** START READING PASSAGE **
However, as we grow into adulthood, at least theoretically, we are suppose to develop frustration tolerance. So as frustrating as it is to postpone getting our needs met on any given occasion, we are suppose to know that the frustration isn't going to kill us, even though, for most of us, it still seems like it is going to kill us. So what's going on here? How come we don't develop a healthy frustration tolerance? Why are so many of us addicted to so many different kinds of stress reducing pleasures? How come so many of us suffer from all kinds of stress related illnesses? Well, we are getting there! Hold on to this piece of the rope. There is another piece with which to connect exactly here. We just have to get there. And we will. It’s time to bring up a new pin ball and fire away in a new direction, but you will see it all come together soon!

INFANTS INITIATE
A few paragraphs back, when we were talking about making decisions, we referred to infants initiating contact. We learned some time ago how important it is for us to engage infants and to interact with them, but we are only just now learning that infants will typically initiate contact with us, if we, the big people, will just chill out for half a second and allow them to initiate. For some strange reason, we think it is our job to initiate. There’s nothing wrong with initiating contact with an infant, but we short circuit a really powerful and wonderful brain experience when we do.

SO LET’S TAKE A LOOK AT THAT BRAIN EXPERIENCE
You know that feeling you get when you are talking to someone, and you know they are understanding you because they are moving their head up and down, sometimes just a little and sometimes a lot? Basically, the person is non-verbally saying “I get what you are telling me.”

Well, that is how an infant feels when you allow the infant to initiate contact, and then you respond to the infant in the exact same way the infant initiated contact with you. So the infant looks at you and holds its little closed fist up to its mouth. You respond to the infant by holding your closed fist up to your mouth. The infant will just beam. “You’re on the same page with me....we can communicate.” No, the infant isn’t saying those words to him or herself, but that is the emotion the infant is experiencing as ten thousand neurons fire, making connections, creating mental models of what it is to be in relationship with someone who is on the same page with you, who understands your needs, and who is willing to respond to them.

Infants will initiate all day long and all night long. They have one singular verbal language with which to initiate communication–crying. So it is appropriate for an infant to be a cry baby. If we respond to the infant’s cries, the infant will eventually learn the necessary words and “skills” for expressing his or her needs as they grow into the terrible two’s. Those infants whose caregivers are concerned about spoiling them and allow them to lay in the crib crying till they stop are literally raising WHINERS, and whine they will when they become toddlers.

HOLY TOLEDO! IT’S GRANDMA!
Grandmas tend not to wait for the infant to initiate. They just scoop the infant up. Sometimes Grandma is wearing that bright red lipstick, wearing old lady’s perfume, sometimes her teeth are falling out as she smiles and kisses you with those red smacking lips, and often times, she smells like old people smell. Half dead! It is “traumatic” for the infant who has to be thinking to him or herself, “Who in the heck is this person? Oh God, is this Grandma?”

Nothing against Grandma’s really, it’s just that sometimes we are so proud to be a grandma that we forget to tune into the infant and his or her needs.

Now, I want to stop here for a moment. This is very serious business. Are you getting this piece? It is so simple to allow an infant to initiate and then respond in kind. It is so simple to hone your skills in reading an infant’s cry and to know and respond to the need. It is so simple, but so critical for that little person in creating his or her tangible and mental models of love.
** END READING PASSAGE **
** START DATA SUPPLIED **
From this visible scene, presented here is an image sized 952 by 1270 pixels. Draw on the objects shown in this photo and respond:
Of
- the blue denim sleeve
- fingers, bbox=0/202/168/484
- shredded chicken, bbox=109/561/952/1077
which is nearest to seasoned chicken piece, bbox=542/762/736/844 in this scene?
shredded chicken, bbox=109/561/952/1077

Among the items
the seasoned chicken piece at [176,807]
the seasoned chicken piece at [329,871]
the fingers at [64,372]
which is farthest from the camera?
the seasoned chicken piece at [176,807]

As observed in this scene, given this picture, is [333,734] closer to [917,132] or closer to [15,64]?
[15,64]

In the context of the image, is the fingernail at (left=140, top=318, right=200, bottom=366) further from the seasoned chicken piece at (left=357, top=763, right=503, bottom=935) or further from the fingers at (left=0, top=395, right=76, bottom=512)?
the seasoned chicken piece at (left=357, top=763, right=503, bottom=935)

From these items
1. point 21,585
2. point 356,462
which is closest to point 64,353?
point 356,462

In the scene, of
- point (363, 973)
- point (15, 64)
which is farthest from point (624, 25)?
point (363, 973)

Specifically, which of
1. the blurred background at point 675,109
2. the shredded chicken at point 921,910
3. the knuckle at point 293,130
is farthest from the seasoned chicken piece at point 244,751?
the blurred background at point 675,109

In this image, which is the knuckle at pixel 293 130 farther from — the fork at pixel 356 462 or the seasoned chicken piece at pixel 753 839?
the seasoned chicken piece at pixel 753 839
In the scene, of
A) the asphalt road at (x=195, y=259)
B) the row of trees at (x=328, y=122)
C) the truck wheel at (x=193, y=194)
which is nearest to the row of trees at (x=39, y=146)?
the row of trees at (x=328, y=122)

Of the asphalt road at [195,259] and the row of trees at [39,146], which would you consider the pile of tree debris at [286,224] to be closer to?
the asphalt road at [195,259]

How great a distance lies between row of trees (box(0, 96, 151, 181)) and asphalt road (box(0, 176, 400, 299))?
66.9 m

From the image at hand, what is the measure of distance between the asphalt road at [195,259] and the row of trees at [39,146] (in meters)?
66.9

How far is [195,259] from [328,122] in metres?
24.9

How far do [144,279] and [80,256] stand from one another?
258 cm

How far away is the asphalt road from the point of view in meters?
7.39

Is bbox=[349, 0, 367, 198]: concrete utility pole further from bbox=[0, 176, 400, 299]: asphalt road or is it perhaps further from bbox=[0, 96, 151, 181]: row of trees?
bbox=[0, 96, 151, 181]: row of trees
** END DATA SUPPLIED **
■ WORK REQUIRED
Continue the passage on infants initiating contact, starting after its final sentence.

■ WRITTEN ANSWER
THERE IS NO REASON TO BEGIN TEACHING AN INFANT FRUSTRATION TOLERANCE.
I repeat. There is no reason to begin teaching an infant frustration tolerance. In fact there are lots of good reasons to respond to every need an infant has. You cannot spoil an infant. I will be happy to stop right here, and we can discuss this for the rest of the session!

See, God has it all planned out. We will learn frustration tolerance in due time, in the course of our development, and we begin to learn during the terrible two’s. The only thing parents have to do, as good enough parents, is to be clear and firm about yes’s and no’s. There is no need to punish a temper tantrum, only to stick to your yes’s and no’s. You might want to intervene in a temper tantrum, take control of it, but never punish the tantrum. Tantrums are also God’s gift. It is how we learn to kick and scream, dig our heels in, say no, and to stand our ground when necessary.

But when, as parents, we do not allow our children to experience and express frustration and to discover they will not die if they postpone getting their needs met, but instead we short circuit this learning with the fear of punishment for expressing or acting out the frustration, then we end up teaching our children the art of avoidance.

What does that mean? As children, we learn to do whatever it takes to satisfy ourselves but we also learn in a variety of ways to avoid getting caught. So we are not really learning frustation tolerance. And we could discuss this for the rest of the session.

SO BACK TO THE INFANT INITIATING
Check out these film clips. http://www.youtube.com/watch?v=apzXGEbZht0
http://www.youtube.com/watch?v=URpuKgKt9kg&feature=related
http://www.youtube.com/watch?v=x5Xw75lv3t8&NR=1&feature=fvwp

So what happens when the big people ignore or miss our initiation? What happens when they do not respond to our need? The infant, like the infant in the film clip, does exactly what we as adults do. Imagine that! We give up our need, split off from our need, learn to do without that need, and learn to survive on the bare minimum. AND, we do not experience LOVE.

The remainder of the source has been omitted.